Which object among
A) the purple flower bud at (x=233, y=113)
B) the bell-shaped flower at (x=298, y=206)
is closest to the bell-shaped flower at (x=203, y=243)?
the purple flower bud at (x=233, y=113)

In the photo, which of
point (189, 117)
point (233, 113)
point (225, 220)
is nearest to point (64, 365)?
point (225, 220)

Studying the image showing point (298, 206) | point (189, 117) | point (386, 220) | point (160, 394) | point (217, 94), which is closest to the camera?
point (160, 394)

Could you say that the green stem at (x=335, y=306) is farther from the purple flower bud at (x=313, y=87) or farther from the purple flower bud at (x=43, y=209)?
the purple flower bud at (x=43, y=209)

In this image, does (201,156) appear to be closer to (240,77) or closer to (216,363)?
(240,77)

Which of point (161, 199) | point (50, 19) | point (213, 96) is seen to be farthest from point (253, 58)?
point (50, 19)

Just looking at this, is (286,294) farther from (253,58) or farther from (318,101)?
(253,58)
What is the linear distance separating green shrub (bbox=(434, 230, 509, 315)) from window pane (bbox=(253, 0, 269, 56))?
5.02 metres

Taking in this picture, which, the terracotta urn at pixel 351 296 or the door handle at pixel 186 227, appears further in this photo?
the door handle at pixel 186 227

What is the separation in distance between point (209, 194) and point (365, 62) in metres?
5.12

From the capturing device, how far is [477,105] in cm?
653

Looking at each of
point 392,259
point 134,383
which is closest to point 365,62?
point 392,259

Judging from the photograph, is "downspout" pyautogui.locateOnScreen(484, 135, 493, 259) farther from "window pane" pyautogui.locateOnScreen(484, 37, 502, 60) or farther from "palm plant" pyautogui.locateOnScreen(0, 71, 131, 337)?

══════

Reproduce the part of the material that opens with the line containing "From the capturing" and closes at the end of the material, requests included. Multiply every number in the answers (the distance and the point coordinates) by 2.55 and round to whole numbers with halves rounded up, but leave the numbers in the requests unchanged.

From the capturing device, how far is [477,105] in cm?
1665

Looking at each of
point 392,259
point 134,383
which is closest to point 365,62?
point 1000,660

Judging from the photograph, is "downspout" pyautogui.locateOnScreen(484, 135, 493, 259) farther from "window pane" pyautogui.locateOnScreen(484, 37, 502, 60) or farther from "palm plant" pyautogui.locateOnScreen(0, 71, 131, 337)?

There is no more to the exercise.